AVAILABLE DATA Block Start

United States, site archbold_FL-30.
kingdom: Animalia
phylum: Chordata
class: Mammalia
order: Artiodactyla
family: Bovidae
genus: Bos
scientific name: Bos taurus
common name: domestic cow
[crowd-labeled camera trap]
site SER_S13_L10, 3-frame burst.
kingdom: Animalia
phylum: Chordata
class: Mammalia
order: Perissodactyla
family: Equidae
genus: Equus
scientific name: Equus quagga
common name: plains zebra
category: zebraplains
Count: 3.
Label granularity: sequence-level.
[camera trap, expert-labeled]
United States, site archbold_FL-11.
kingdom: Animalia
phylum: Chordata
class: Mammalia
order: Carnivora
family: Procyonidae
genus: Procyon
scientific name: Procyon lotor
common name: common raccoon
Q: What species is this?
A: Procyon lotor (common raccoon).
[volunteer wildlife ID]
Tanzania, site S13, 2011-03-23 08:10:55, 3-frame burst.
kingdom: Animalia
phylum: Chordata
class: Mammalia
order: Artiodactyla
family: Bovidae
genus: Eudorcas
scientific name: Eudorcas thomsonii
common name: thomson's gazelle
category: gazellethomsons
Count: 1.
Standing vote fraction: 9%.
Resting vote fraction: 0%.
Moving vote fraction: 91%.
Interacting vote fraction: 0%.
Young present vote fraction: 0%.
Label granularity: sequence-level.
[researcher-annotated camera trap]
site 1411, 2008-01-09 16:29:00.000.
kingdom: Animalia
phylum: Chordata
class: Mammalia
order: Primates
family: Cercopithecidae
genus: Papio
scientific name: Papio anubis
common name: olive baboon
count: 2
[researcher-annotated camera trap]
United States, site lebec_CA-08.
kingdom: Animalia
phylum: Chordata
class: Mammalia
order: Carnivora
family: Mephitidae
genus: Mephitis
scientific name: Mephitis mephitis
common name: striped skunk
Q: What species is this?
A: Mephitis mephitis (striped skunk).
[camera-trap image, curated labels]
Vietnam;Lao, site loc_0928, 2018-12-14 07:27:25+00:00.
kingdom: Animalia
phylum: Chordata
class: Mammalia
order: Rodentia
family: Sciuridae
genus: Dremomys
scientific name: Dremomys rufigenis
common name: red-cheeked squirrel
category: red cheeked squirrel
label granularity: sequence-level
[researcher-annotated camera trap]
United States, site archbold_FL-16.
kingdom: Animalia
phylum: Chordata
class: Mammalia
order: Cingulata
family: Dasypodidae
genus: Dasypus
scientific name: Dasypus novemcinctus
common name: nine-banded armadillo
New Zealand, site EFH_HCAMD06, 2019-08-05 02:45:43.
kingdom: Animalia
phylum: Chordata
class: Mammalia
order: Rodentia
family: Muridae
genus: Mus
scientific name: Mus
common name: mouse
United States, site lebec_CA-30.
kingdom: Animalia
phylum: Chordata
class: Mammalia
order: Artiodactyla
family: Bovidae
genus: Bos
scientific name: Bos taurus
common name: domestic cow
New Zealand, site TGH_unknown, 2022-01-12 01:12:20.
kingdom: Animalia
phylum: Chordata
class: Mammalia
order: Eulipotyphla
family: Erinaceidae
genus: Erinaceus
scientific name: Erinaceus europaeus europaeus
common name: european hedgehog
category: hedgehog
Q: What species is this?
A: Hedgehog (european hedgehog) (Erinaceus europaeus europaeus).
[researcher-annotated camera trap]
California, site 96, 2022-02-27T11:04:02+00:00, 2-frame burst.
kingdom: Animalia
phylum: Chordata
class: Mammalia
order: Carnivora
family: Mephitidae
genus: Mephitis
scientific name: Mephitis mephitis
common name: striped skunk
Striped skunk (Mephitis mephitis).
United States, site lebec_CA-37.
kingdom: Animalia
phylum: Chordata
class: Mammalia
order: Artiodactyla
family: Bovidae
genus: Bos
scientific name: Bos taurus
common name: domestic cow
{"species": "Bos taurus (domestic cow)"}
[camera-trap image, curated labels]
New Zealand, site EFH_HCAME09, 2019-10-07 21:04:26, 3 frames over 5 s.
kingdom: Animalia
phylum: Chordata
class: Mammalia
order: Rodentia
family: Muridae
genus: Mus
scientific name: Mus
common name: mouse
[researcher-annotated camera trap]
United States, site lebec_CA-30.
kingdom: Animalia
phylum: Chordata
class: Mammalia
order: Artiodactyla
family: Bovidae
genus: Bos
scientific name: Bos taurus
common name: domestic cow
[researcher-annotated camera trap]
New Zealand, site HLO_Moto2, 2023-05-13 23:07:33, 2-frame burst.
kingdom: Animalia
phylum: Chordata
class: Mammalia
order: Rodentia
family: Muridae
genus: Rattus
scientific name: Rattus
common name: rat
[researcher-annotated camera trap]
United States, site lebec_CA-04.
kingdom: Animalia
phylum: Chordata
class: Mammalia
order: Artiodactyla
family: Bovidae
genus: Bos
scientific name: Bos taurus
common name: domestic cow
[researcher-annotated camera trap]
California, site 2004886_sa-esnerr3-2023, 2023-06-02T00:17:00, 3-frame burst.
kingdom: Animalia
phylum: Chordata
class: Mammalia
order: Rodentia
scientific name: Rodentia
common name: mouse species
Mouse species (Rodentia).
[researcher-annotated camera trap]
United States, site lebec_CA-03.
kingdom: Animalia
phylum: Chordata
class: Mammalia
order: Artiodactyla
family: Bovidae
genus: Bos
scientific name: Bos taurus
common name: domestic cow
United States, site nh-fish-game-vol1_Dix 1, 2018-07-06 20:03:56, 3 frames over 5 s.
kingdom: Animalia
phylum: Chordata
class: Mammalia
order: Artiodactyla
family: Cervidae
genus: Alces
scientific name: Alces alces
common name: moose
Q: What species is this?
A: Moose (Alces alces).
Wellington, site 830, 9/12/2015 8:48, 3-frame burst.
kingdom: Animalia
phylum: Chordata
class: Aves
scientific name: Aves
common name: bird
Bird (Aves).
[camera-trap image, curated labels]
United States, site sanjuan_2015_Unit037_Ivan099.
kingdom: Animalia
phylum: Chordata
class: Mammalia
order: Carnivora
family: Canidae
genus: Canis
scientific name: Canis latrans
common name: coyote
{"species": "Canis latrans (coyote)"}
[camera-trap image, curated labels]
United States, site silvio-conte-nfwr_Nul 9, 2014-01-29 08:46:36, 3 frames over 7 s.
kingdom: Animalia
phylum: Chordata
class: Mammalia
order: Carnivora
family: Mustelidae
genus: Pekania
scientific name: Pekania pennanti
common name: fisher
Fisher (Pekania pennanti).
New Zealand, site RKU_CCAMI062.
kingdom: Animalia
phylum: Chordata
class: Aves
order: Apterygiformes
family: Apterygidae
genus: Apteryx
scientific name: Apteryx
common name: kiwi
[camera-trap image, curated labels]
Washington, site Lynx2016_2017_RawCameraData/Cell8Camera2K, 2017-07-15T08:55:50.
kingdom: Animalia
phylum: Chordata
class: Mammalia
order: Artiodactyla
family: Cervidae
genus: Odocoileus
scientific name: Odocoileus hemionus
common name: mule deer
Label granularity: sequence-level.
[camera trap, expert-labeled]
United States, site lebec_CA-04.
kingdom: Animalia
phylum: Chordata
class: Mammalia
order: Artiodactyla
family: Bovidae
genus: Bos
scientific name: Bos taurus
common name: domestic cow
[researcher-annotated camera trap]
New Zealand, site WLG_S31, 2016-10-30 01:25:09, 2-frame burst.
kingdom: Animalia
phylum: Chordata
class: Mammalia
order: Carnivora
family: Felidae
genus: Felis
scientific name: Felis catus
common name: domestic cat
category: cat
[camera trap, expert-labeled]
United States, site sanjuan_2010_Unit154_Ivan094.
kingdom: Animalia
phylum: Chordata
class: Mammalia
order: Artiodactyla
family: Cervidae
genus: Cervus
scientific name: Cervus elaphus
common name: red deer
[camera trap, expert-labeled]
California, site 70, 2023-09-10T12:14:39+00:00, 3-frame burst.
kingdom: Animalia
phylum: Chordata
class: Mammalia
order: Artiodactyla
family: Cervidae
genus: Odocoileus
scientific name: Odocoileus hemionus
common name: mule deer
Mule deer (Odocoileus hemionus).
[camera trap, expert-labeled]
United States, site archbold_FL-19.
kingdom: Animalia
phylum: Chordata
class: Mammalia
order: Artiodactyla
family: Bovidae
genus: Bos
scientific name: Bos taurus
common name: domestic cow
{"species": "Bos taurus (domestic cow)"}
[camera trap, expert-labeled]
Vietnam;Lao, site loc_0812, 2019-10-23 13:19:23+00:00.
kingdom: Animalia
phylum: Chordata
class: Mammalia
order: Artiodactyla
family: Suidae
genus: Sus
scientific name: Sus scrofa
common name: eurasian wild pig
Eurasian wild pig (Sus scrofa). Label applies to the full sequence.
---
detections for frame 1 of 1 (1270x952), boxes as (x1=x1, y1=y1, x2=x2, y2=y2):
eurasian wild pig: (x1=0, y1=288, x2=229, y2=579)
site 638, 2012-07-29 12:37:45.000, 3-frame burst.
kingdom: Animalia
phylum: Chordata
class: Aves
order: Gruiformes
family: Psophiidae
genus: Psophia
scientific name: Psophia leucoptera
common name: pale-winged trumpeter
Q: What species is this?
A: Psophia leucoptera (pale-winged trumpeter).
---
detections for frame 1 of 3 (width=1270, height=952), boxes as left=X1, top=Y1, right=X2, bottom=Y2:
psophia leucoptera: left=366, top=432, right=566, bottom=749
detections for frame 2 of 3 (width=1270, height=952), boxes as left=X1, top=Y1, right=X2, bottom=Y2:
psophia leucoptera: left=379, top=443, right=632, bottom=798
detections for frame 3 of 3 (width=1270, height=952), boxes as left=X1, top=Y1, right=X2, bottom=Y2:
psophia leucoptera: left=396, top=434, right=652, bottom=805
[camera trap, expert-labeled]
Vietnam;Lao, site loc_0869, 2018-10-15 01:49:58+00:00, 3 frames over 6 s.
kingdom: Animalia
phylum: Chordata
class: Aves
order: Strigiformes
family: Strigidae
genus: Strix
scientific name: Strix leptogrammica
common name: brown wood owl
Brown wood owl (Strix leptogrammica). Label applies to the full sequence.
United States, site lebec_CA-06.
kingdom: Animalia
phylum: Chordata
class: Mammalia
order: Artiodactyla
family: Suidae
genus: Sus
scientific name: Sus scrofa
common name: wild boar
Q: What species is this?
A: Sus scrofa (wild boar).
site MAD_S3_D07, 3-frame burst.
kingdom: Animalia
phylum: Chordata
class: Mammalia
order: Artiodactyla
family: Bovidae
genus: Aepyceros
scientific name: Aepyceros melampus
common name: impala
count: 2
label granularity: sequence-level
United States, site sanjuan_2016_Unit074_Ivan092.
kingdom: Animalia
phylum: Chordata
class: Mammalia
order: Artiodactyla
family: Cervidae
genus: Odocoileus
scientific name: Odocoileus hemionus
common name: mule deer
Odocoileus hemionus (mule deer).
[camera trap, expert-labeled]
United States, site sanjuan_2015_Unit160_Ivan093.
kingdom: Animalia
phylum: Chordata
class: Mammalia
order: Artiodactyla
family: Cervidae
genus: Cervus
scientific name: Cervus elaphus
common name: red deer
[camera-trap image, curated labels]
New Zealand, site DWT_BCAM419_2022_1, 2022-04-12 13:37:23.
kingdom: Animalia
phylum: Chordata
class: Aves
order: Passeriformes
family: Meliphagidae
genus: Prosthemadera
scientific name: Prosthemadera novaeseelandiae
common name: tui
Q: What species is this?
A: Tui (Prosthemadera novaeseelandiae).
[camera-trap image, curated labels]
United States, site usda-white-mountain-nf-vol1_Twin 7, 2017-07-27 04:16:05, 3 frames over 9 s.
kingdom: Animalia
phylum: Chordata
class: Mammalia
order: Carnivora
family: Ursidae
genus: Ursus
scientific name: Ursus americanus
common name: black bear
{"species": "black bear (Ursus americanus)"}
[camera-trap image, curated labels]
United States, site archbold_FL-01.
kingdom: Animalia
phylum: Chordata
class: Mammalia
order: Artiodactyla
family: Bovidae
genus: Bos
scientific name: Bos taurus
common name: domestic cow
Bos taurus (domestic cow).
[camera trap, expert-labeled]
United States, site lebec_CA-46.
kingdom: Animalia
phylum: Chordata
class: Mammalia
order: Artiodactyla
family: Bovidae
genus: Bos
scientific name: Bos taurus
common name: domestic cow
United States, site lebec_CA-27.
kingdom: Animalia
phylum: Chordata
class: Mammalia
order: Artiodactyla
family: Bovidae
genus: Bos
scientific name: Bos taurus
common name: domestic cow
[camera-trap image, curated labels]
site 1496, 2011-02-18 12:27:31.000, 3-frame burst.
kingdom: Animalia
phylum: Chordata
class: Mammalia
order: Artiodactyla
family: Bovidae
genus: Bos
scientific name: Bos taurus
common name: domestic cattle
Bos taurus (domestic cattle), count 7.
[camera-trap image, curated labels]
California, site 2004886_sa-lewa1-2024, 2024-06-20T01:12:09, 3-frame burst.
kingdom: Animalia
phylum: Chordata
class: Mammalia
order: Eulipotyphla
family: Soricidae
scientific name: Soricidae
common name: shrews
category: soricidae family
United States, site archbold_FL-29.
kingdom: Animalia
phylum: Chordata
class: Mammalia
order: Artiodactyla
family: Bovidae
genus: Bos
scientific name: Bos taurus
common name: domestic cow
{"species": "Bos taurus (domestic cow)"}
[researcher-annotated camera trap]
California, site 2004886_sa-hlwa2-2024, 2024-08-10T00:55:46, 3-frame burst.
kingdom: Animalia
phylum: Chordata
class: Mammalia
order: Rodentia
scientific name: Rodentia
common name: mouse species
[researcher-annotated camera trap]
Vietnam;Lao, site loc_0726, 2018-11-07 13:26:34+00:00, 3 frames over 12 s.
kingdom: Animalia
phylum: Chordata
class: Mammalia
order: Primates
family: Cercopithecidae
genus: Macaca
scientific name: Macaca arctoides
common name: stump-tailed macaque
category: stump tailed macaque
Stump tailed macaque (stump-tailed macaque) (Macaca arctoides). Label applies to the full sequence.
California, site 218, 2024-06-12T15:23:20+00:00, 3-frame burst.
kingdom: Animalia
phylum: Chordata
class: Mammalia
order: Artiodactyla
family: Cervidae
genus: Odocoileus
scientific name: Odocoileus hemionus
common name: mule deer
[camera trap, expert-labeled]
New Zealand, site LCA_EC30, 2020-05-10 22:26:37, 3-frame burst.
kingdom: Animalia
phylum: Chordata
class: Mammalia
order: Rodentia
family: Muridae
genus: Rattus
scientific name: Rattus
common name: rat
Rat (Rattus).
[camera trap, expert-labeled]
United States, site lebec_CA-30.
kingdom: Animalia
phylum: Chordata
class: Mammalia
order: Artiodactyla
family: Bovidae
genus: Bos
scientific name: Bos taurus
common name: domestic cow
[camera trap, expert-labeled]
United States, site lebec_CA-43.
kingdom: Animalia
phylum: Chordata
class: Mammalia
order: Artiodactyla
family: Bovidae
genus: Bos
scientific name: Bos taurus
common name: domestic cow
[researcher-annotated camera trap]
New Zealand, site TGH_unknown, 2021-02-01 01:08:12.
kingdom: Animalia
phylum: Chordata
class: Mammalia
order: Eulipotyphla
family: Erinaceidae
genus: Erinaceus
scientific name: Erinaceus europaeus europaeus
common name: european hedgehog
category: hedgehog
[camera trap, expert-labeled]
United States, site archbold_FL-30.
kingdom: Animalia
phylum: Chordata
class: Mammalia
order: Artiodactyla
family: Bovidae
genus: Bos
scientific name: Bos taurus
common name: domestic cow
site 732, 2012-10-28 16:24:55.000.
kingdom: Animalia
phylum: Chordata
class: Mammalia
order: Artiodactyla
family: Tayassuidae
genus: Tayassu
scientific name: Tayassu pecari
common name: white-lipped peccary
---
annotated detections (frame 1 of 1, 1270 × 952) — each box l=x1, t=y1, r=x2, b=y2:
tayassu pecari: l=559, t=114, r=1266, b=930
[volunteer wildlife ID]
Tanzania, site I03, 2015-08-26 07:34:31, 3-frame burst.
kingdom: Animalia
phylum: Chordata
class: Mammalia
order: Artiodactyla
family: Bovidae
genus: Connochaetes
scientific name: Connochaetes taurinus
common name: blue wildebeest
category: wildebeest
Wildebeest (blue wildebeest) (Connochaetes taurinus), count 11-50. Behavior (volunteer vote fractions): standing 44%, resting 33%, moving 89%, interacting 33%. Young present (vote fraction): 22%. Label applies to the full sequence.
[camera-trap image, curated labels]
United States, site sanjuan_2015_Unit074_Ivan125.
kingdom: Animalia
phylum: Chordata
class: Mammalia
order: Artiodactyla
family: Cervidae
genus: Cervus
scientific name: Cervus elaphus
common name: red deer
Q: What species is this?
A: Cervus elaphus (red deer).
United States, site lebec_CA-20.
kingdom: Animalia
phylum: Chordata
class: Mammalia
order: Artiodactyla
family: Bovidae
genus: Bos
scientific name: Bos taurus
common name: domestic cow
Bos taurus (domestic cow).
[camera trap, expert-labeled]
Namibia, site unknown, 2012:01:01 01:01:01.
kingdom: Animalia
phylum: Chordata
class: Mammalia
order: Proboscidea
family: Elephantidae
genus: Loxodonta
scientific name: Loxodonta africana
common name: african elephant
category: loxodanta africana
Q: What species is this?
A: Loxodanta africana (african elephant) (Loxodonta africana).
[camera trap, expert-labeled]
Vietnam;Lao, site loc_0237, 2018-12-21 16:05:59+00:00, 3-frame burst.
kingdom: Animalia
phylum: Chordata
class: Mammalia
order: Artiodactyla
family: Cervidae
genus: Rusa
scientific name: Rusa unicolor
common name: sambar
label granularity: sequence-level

AVAILABLE DATA Block End

## EXERCISE DIRECTIONS
Give the lines again, exactly as they stand, from the beginning of the data through the line with "Resting vote fraction: 0%.".

## SOLUTION
United States, site archbold_FL-30.
kingdom: Animalia
phylum: Chordata
class: Mammalia
order: Artiodactyla
family: Bovidae
genus: Bos
scientific name: Bos taurus
common name: domestic cow
[crowd-labeled camera trap]
site SER_S13_L10, 3-frame burst.
kingdom: Animalia
phylum: Chordata
class: Mammalia
order: Perissodactyla
family: Equidae
genus: Equus
scientific name: Equus quagga
common name: plains zebra
category: zebraplains
Count: 3.
Label granularity: sequence-level.
[camera trap, expert-labeled]
United States, site archbold_FL-11.
kingdom: Animalia
phylum: Chordata
class: Mammalia
order: Carnivora
family: Procyonidae
genus: Procyon
scientific name: Procyon lotor
common name: common raccoon
Q: What species is this?
A: Procyon lotor (common raccoon).
[volunteer wildlife ID]
Tanzania, site S13, 2011-03-23 08:10:55, 3-frame burst.
kingdom: Animalia
phylum: Chordata
class: Mammalia
order: Artiodactyla
family: Bovidae
genus: Eudorcas
scientific name: Eudorcas thomsonii
common name: thomson's gazelle
category: gazellethomsons
Count: 1.
Standing vote fraction: 9%.
Resting vote fraction: 0%.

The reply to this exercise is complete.